A week before they could get to Tennessee, Philip called us and said he didn’t feel well. He went into the VA Hospital in Nashville, who released him to my husband under hospice care for congestive heart failure.

My husband spent the weekend with him, and stayed until Charles and Cindy could get there and take Lucifer. Philip passed three days later.

Lucy Fur travelled well to Pennsylvania and immediately went to a vet, who diagnosed him with a thyroid problem. Charles and Cindy are taking great care of him, and he is doing better. At least, when I call and speak to him, he purrs.
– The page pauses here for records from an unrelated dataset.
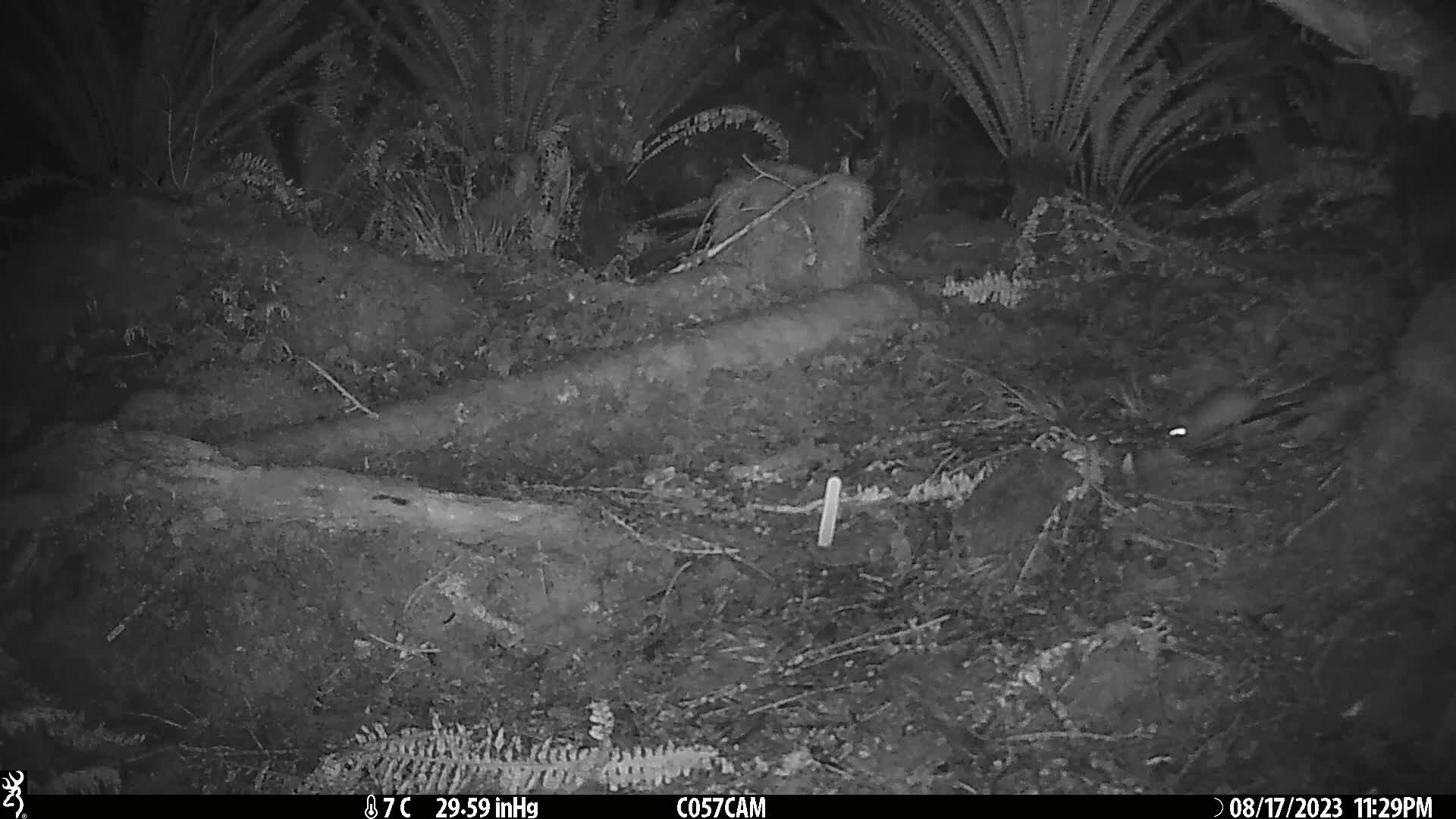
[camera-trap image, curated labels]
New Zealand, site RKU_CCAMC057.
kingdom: Animalia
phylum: Chordata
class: Mammalia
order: Rodentia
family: Muridae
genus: Rattus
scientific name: Rattus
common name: rat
Last week when skinny Lucifer went to the vet for his thyroid and weight check, he had gained almost a half pound. Nonetheless, the vet couldn’t conceal his reaction when he looked at Lucifer’s weight, considering his name. Lucifer weighed 6.66 pounds!

Lucifer is extremely fortunate. Philip loved the cats that Mary, his wife of 62 years, brought into their home, and so their sons loved cats as well.

If you have an elderly relative or neighbor who has an older cat who seems to be wasting away, don’t assume it’s because the cat is elderly. It might be because the owner is elderly. If the vet recommends tests and the owner refuses, please figure out some way to get those tests done and paid for.

Thanks to Charles and Cindy, Lucy Fur is living a good life in Pennsylvania. But please pay attention: The cat you save may be your own cat-in-law.